### TO BE DONE
Render every line of the records below as a JSON list of strings, one string per line, leaving out blank lines.

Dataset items
———

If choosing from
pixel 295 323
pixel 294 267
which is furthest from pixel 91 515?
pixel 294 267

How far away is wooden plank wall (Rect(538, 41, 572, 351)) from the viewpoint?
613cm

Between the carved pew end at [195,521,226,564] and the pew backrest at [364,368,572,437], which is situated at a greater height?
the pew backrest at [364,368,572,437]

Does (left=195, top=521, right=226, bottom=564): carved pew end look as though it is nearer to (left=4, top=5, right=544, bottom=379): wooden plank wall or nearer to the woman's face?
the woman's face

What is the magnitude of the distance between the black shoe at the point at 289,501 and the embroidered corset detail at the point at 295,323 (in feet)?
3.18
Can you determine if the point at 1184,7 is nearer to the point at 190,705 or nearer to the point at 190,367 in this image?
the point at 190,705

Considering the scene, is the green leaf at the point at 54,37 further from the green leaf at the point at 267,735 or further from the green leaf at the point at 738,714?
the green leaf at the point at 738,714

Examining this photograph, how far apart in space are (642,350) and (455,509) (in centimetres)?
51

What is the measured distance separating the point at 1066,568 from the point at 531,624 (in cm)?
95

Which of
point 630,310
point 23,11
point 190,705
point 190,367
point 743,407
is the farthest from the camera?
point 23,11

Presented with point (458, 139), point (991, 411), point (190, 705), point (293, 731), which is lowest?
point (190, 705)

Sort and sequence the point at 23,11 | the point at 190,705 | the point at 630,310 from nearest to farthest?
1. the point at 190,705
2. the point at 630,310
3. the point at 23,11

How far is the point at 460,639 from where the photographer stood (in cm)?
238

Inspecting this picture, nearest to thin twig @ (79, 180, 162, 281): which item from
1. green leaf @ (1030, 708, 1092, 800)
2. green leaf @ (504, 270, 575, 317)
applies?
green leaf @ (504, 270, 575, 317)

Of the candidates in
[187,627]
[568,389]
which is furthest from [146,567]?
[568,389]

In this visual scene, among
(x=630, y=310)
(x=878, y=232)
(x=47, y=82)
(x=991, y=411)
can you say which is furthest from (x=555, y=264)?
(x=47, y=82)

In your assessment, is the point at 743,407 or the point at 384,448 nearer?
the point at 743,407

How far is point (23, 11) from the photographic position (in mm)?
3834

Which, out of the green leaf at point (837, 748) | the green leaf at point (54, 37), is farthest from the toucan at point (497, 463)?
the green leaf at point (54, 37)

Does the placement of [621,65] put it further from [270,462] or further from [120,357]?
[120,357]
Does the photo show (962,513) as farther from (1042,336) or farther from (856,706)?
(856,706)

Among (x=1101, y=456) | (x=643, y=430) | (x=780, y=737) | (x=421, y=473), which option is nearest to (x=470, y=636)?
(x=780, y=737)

———

### TASK RESPONSE
[
  "If choosing from",
  "pixel 295 323",
  "pixel 294 267",
  "which is furthest from pixel 91 515?",
  "pixel 294 267",
  "How far away is wooden plank wall (Rect(538, 41, 572, 351)) from the viewpoint?",
  "613cm",
  "Between the carved pew end at [195,521,226,564] and the pew backrest at [364,368,572,437], which is situated at a greater height?",
  "the pew backrest at [364,368,572,437]",
  "Does (left=195, top=521, right=226, bottom=564): carved pew end look as though it is nearer to (left=4, top=5, right=544, bottom=379): wooden plank wall or nearer to the woman's face?",
  "the woman's face",
  "What is the magnitude of the distance between the black shoe at the point at 289,501 and the embroidered corset detail at the point at 295,323 (in feet)?",
  "3.18",
  "Can you determine if the point at 1184,7 is nearer to the point at 190,705 or nearer to the point at 190,367 in this image?",
  "the point at 190,705",
  "Considering the scene, is the green leaf at the point at 54,37 further from the green leaf at the point at 267,735 or further from the green leaf at the point at 738,714?",
  "the green leaf at the point at 738,714",
  "Examining this photograph, how far apart in space are (642,350) and (455,509) (in centimetres)?",
  "51",
  "What is the measured distance separating the point at 1066,568 from the point at 531,624 (in cm)?",
  "95",
  "Which of",
  "point 630,310",
  "point 23,11",
  "point 190,705",
  "point 190,367",
  "point 743,407",
  "is the farthest from the camera?",
  "point 23,11",
  "Presented with point (458, 139), point (991, 411), point (190, 705), point (293, 731), which is lowest?",
  "point (190, 705)",
  "Sort and sequence the point at 23,11 | the point at 190,705 | the point at 630,310 from nearest to farthest?",
  "1. the point at 190,705",
  "2. the point at 630,310",
  "3. the point at 23,11",
  "How far is the point at 460,639 from where the photographer stood (in cm)?",
  "238",
  "Inspecting this picture, nearest to thin twig @ (79, 180, 162, 281): which item from",
  "1. green leaf @ (1030, 708, 1092, 800)",
  "2. green leaf @ (504, 270, 575, 317)",
  "applies?",
  "green leaf @ (504, 270, 575, 317)",
  "Of the candidates in",
  "[187,627]",
  "[568,389]",
  "which is furthest from [146,567]?",
  "[568,389]",
  "In this visual scene, among",
  "(x=630, y=310)",
  "(x=878, y=232)",
  "(x=47, y=82)",
  "(x=991, y=411)",
  "can you say which is furthest from (x=555, y=264)?",
  "(x=47, y=82)",
  "In your assessment, is the point at 743,407 or the point at 384,448 nearer?",
  "the point at 743,407",
  "How far is point (23, 11) from the photographic position (in mm)?",
  "3834",
  "Which, out of the green leaf at point (837, 748) | the green leaf at point (54, 37), is farthest from the toucan at point (497, 463)?",
  "the green leaf at point (54, 37)",
  "Does the placement of [621,65] put it further from [270,462] or further from [120,357]?",
  "[120,357]",
  "Does the photo show (962,513) as farther from (1042,336) or farther from (856,706)?",
  "(856,706)",
  "Among (x=1101, y=456) | (x=643, y=430) | (x=780, y=737) | (x=421, y=473), which option is nearest to (x=470, y=636)?",
  "(x=780, y=737)"
]